REQUISITOS DO EXERCÍCIO ::
**a.** Segundo o texto, que ato o Autor impugna judicialmente?
**b.** Explique, por favor, com base no texto, por que não se pode dar como provado o alegado só por não haver nos autos prova de facto em sentido contrário.
**c.** Traduza para inglês esta frase do texto: "O tribunal “a quo” julgou improcedente a acção."

TEXTO ::
_ _ _
O alegado circunstancialismo foi levado ao art.º 28º da p. i.
A ré apenas aceitou expressamente alguma da matéria constante da p,. i., que não a presente, impugnando o demais (cfr. artºs. 1º e 2º da contestação).
Não vigora cominatório (semi-pleno).
É de impossível alicerce pretender que se dê provado o alegado por “não resultando dos autos provado qualquer outro facto em sentido contrário”; quando assim, como no caso, não resultando provado o que se almeja provar, na ausência de sentido contrário, retirar-se-ia também o sentido oposto.
A afirmação, de eterno retorno, anula-se por ela própria.

I) – Quanto ao direito:
O tribunal “a quo” julgou improcedente a acção.
Na solução alcançada, fundamentou:
«(…)
O Autor vem pelo presente meio processual impugnar judicialmente o ato datado de 25 de Fevereiro de 2013, que indeferiu o pedido de aposentação do Autor, por não considerar preenchidos os requisitos previstos na Lei n.º 77/2009, de 13 de Agosto.
_ _ _
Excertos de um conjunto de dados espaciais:
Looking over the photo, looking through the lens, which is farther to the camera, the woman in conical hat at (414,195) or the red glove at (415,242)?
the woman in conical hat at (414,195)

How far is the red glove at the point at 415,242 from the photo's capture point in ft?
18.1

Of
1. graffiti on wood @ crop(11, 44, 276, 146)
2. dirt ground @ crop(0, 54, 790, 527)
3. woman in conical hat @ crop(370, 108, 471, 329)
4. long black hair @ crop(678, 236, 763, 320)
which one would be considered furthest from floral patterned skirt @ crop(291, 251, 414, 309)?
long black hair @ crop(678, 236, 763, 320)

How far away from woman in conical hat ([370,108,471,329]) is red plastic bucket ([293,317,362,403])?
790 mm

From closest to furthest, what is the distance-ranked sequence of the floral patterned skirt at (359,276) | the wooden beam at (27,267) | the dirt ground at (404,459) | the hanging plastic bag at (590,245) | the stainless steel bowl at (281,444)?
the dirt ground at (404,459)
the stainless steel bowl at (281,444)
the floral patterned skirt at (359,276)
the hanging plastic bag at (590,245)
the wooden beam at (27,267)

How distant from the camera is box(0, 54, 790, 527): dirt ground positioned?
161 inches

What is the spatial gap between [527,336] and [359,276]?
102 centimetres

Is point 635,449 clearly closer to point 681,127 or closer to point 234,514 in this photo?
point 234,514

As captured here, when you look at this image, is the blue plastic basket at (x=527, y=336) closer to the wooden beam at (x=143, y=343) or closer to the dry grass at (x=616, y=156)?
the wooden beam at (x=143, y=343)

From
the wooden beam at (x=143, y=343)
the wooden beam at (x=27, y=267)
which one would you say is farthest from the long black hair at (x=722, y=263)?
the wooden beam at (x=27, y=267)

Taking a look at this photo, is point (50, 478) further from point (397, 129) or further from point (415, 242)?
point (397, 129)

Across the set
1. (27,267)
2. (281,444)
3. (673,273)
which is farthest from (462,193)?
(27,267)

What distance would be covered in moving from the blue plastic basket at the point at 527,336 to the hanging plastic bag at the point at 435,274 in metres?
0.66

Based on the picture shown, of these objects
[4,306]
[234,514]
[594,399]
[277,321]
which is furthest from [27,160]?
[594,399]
_ _ _
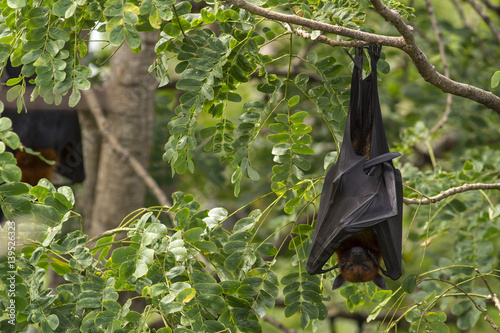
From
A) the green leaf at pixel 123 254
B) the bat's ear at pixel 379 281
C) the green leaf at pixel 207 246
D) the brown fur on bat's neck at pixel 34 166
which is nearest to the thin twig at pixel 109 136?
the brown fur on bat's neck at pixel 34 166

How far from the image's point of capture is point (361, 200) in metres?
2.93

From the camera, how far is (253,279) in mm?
_ _ _
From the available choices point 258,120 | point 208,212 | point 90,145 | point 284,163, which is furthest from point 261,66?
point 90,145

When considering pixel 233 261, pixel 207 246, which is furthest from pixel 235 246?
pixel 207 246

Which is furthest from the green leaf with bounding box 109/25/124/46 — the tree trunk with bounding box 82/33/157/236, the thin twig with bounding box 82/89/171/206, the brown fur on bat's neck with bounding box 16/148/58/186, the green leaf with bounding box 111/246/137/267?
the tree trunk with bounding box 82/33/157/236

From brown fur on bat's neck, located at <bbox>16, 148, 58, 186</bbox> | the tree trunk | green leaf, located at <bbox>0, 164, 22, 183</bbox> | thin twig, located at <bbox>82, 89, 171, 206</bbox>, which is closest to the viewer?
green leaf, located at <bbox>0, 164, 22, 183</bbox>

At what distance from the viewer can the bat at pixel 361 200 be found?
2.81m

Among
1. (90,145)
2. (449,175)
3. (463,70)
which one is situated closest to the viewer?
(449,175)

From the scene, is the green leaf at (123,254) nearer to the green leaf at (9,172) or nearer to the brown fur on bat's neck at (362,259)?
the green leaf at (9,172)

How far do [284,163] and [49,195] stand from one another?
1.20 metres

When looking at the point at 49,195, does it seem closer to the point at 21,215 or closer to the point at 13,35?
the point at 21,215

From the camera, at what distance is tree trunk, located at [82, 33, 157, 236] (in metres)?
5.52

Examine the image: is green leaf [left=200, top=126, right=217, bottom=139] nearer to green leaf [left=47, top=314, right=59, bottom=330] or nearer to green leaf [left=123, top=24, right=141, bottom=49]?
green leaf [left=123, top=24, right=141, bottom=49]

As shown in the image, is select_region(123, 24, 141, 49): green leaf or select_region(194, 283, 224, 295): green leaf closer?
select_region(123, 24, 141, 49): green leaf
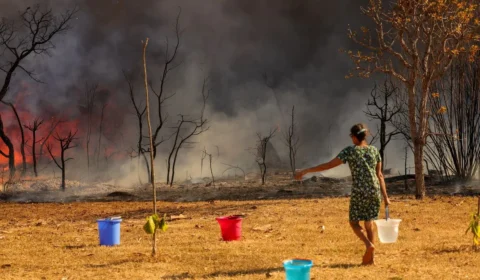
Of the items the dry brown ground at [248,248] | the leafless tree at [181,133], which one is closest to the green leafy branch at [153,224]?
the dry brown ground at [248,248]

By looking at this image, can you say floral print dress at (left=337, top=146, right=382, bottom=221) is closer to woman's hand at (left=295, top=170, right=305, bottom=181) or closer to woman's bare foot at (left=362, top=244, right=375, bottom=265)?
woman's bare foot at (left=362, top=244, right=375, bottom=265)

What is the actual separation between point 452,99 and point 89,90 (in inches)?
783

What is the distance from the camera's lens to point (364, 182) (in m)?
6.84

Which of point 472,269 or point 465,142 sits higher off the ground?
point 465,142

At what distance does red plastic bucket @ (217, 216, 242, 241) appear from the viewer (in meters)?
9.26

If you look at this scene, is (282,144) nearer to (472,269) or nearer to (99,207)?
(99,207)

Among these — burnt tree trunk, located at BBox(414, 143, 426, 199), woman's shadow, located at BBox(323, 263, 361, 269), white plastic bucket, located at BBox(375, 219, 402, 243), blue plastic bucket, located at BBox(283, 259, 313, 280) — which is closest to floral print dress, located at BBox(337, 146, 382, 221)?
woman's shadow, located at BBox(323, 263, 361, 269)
_ _ _
RESPOSTAS ABAIXO ::
**a.** O ato de 25 de Fevereiro de 2013 que indeferiu o seu pedido de aposentação.

**b.** Porque, quando o que se pretende provar não fica provado e falta prova em sentido contrário, pela mesma lógica retirar-se-ia também o sentido oposto. Assim, essa afirmação anula-se por ela própria.

**c.** The court "a quo" dismissed the action.